# QUESTIONS ON THE MATERIAL
• 1. Transcribe the stretch of the DENR commentary from "Thankfully, RAC (as" through "usual two-week period.".
• 2. Extend the commentary on the DENR and Manila Bay, starting after its final sentence.

***** EXCERPT TO READ

The Department of Environment and Natural Resources has generally been on an even keel since Gen. Roy A. Cimatu took over. Admittedly, the short term of the late Gina Lopez was like a wild roller coaster ride, with the Secretary wielding a broom against erring mining operations that, however, wasn’t too discriminating. The result was an industry in a free fall with deleterious impact on remote mining communities totally dependent on the social and development management programs (SDMP) that are required by law to be funded by the mining operations. When she was rejected by the Commission on Appointments, my initial reaction was it was going to be good for the mining industry in two ways: she could return to the private sector where she could reactivate her advocacy and become in effect the “Ombudsman” of the industry, while the DENR could revert to become an objective policymaker that did its best in harmonizing the Environment and Natural Resources sides of its personality, admittedly sometimes not so easy to do.

Thankfully, RAC (as the current Secretary is referred to) kept many of Ms. Lopez’s strict impositions on erring mining operations in place. Some of the more “over-reaching” ones were reversed, but gradually, and after considered review — and that’s why the industry has been able to recover some ground lost between 2016 and 2017. And when the pandemic hit, the DENR, through the Mines and Geosciences Bureau, was quick to order mining operations to consider anti-COVID programs in their communities as part of their SDMP for this year. This is why many mining communities have had better access to test kits and face masks and even food parcels; and in the rare times that a handful of positive cases have been identified, the mining operations in cooperation with the host LGUS were always quick to respond, snuffing out the potential spread within the usual two-week period.

I thus find it unfortunate that the DENR is taking a hit with the “Manila Bay Sands” project, but justifiably so, for a number of reasons. First, it does not address the principal problem of Manila Bay — which is that it has become the cesspool of Metro Manila and nearby provinces, compounded by the apparent dumping of oily waste from the cargo and passenger ships that frequent it. Second, communities along its shores — mainly Metro Manila and towns in Cavite and Bulacan and even Bataan — end up having their garbage washing into the bay, and these in turn end up washing ashore along the Roxas Boulevard Baywalk area and the area next to the Folk Arts Center, the Manila Yacht Club and the Philippine Navy. Third, the rivers and esteros that feed into the bay — the Pasig, for one, as well as some from Bulacan — not only bring human and residential waste, but also chemical waste, especially since there are tanneries in Bulacan for whom the rivers are said to be the perfect outlets for industrial waste.

**********
***** DATA EXTRACTS

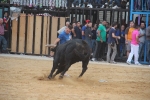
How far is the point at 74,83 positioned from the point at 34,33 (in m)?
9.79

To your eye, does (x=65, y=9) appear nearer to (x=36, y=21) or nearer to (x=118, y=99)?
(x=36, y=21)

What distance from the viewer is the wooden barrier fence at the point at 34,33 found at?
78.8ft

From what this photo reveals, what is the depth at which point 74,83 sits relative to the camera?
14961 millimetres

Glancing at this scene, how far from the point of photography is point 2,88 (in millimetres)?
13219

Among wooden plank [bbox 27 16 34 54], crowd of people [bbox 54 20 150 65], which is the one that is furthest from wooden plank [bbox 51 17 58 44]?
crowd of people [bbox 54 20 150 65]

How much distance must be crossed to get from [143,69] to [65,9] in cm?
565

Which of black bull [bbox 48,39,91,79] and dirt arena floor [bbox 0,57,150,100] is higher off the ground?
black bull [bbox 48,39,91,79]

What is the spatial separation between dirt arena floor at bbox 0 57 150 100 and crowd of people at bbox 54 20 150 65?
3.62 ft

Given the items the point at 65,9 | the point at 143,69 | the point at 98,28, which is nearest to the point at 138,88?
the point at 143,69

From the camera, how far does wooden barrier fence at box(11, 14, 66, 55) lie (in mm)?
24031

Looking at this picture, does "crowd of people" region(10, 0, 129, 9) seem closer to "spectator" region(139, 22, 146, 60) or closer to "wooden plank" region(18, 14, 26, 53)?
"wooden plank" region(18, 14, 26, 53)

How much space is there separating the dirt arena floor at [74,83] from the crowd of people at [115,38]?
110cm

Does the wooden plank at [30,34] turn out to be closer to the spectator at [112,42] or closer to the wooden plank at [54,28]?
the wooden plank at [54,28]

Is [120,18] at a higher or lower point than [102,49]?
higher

**********
***** DATA EXTRACTS

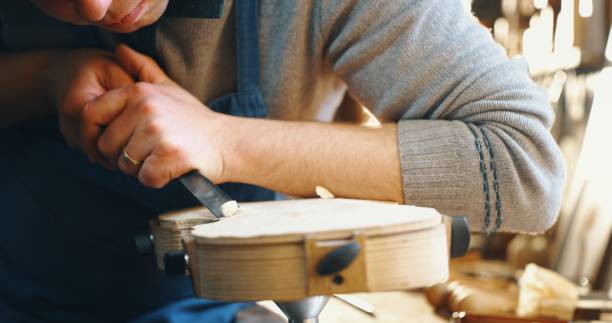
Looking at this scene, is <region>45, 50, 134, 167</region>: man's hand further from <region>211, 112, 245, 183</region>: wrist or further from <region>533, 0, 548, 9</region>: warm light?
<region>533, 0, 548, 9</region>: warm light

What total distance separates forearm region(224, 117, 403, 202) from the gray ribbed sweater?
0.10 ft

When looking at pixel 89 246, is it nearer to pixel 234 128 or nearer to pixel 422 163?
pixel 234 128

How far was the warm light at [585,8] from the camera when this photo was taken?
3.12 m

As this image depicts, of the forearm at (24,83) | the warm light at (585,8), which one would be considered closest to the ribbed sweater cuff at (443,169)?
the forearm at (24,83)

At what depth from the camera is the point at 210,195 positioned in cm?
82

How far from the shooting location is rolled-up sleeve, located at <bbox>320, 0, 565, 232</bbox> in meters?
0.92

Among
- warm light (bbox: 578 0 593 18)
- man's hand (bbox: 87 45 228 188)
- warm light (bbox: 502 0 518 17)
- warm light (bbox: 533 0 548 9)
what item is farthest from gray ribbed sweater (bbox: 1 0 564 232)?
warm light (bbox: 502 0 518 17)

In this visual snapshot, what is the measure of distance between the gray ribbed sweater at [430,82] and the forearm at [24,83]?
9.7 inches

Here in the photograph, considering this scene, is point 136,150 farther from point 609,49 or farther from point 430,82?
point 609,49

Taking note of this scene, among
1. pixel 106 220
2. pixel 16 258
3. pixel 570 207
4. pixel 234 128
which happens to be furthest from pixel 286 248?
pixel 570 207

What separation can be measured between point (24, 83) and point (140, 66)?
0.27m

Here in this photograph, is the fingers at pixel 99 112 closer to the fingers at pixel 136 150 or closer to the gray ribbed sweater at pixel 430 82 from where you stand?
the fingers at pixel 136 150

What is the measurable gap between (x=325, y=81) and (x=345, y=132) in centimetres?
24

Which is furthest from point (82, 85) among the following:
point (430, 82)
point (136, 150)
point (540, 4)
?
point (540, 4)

**********

# RESPONSES TO THE EXERCISE
• 1.
Thankfully, RAC (as the current Secretary is referred to) kept many of Ms. Lopez’s strict impositions on erring mining operations in place. Some of the more “over-reaching” ones were reversed, but gradually, and after considered review — and that’s why the industry has been able to recover some ground lost between 2016 and 2017. And when the pandemic hit, the DENR, through the Mines and Geosciences Bureau, was quick to order mining operations to consider anti-COVID programs in their communities as part of their SDMP for this year. This is why many mining communities have had better access to test kits and face masks and even food parcels; and in the rare times that a handful of positive cases have been identified, the mining operations in cooperation with the host LGUS were always quick to respond, snuffing out the potential spread within the usual two-week period.

• 2.
Put together the three causes above and the result is blackish (not brackish) water that has a stink — there have been times when I have attended meetings at the Yacht Club and you wouldn’t want to take a deep breath for fear of damaging your lungs permanently. (On the other hand, nowadays it would be a good test of your being negative for the coronavirus, yes?).

So the idea of a white sand shoreline for Manila Bay — which I suppose would encourage people to come over and take a dip? — would be a boon to both dermatology and respiratory specialists. But otherwise a bad idea. It’s like something Prince Grigory Aleksandrovich Potemkin Tauncheski would do, he who put up fake villages (hence the “Potemkin village”) along the route taken by his beloved Empress Catherine the Great to make her believe everything was fine and dandy in the impoverished Russian countryside.

It smacks of being a band-aid solution to a problem with deep roots. And I for one would like to think that most people in the DENR and its agencies (the EMB, the MGB etc) would prefer to get to the bottom of the issue and work from there, no matter how politically sensitive the steps they have to take may be.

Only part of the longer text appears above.